森山直太朗の全国ツアー「森山直太朗 Two jobs tour 2025~26『あの世でね』~『弓弦葉』と『Yeeeehaaaaw!』~」が、10月17日に神奈川・鎌倉芸術館で開幕した。

この日、森山は「弓弦葉」「Yeeeehaaaaw」という2作のアルバムを同時にリリースした。“アンビエントで静謐な旋律漂う内向的なアルバム”を志向した「弓弦葉」、“身体的な解放とともに祝祭的なブルーグラスサウンドあふれる外向的なアルバム”と位置付けられた「Yeeeehaaaaw」。対極であると同時に、互いを補完し合う2つのアルバムを引っさげ、まったく異なるコンセプトと世界観を表すツアーを2本同時に走らせる。それが「Two jobs tour 2025~26『あの世でね』」の意図だ。

「弓弦葉」の初日公演。JR大船駅から徒歩10分ほどの鎌倉芸術館に入ると、舞台の上には古い家具──ソファ、ランプ、テーブル、椅子、階段のような形をした大きな箪笥(?)──が置かれている。これらのほとんどは森山の私物。少しずつ買い集めたアンティーク家具をそのまま舞台美術にして、「とある架空の古道具屋で流れている、とある楽曲たちをイメージして作られたアルバム」である「弓弦葉」の世界をステージで体現するという試みだ。

開演時間を過ぎた頃、ゆっくりと会場の照明が落とされていく。客席のざわめきが収まっていく中、「弓弦葉」のサポートミュージシャンである大口俊輔(Piano)、須原杏(Viola)、田中康介(G)がポツポツと姿を見せ、それぞれに音を奏でる。穏やかで切ない音の重なりは、「弓弦葉」の音楽的なコンセプトそのものだ。

サポートメンバーと楽しげにセッションする様子。

サポートメンバーと楽しげにセッションする様子。

そして、ステージの後方に置かれたドアが開かれ、森山直太朗が舞台に上がる。いつの間にかサポートの3人は姿を消し、古道具屋の店主に扮した森山は、どこか所在なさげな様子でギターを手にして、1人で歌い始めた。

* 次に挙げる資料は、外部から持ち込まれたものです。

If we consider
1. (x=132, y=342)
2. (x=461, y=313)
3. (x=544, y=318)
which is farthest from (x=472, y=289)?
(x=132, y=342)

何曲か歌ったあと、再びメンバーが登場し、家具にかけられた白布を取り始める。直太朗はエプロンを着て、店の看板をひっくり返すことで、お店が開いたことをオーディエンスに告げる。曲目の中心はもちろん「弓弦葉」の収録曲だ。生きる理由、死ぬ理由もわからないまま生きるしかない我々の姿を詩情豊かにつづった「生きている」、だましだまし人生を過ごし、いつまで経っても何も起こらず、不安や希望を淡く抱きながら日々を送る様子をつづった「とどのつまり僕は」。寄る辺なさと確かな息遣いを内包した森山の歌にじっくり耳を傾けていると、コンサートに参加している、舞台を観ているという感覚が薄れていき、「ここもまた日常の延長なのだ」という思いが少しずつ強まっていく。先代から受け継いだ羊毛のほこりはたきを持って歌う姿も心に残った。

羊毛のほこりはたきを持って歌う森山直太朗。

羊毛のほこりはたきを持って歌う森山直太朗。

ピアノ、アコギ、ヴィオラによるアンサンブルも印象的だ。「弓弦葉」の音像は“アンビエント”という言葉で説明されている。環境音楽と訳されるこのジャンルには、ミニマルなリズムやフレーズの繰り返しを軸にした作品、つまりダンスミュージックの一種として制作されたものも多いが、「弓弦葉」においてはアコースティック楽器の音色に重きを置き、「ただ其処に在るもの」という風情を描き出している。それは“家具の音楽”を提唱したエリック・サティの音楽のようでもあり、音の響きそのものを追求した坂本龍一の晩年の作品などにもつながっているように感じた。

「弓弦葉」初日のワンシーン。

「弓弦葉」初日のワンシーン。

ライブの中盤では女性シンガーが加わり、「森の小さなレストラン」など、いくつかの楽曲を森山とともに歌った。とても特別な光景だったが、“雨に降られ、ふらりと店を訪れた女の人”という佇まいも相まって、どこにも不自然なところがなかった。“スマホを使って歌詞を共有しながら歌う”という演出もそうだが、これ見よがしの派手なステージングを抑え、舞台と客席の境をなくし、本当に豊かな音楽を共有する。これこそが「弓弦葉」のライブの本質なのだろう。

赤い傘が印象的な女性シンガーの登場シーン。

赤い傘が印象的な女性シンガーの登場シーン。

その中心にあったのは「あの世でね」だった。「弓弦葉」と「Yeeeehaaaaw」に共通して収められているこの曲は、あちら側に行ってしまった子供を思う曲。舞台の上で空気に触れることで楽曲に込められた思いは大きく広がり、観客1人ひとりの記憶や経験と結び付くことで、さまざまな感情を生み出していく。それは同時に、あの世とこの世の境目をなくし、大切な人に思いを馳せるという「弓弦葉」のもう1つのテーマ性ともつながっていたと思う。ライブ終盤のMCで森山は、少し言葉を詰まらせながら、スタッフ、仲間、観客に向けて、無事に初日を迎えられたことの感謝を述べた。また「この舞台を作っていく中で、もう会えなくなってしまった人との時間を思い出すことがありました。“会いたい”というとってもシンプルな気持ちに蓋をしながら生きてきたんだなということに気付きました」というコメントからも、このツアーに対する彼自身の生の思いが伝わってきた。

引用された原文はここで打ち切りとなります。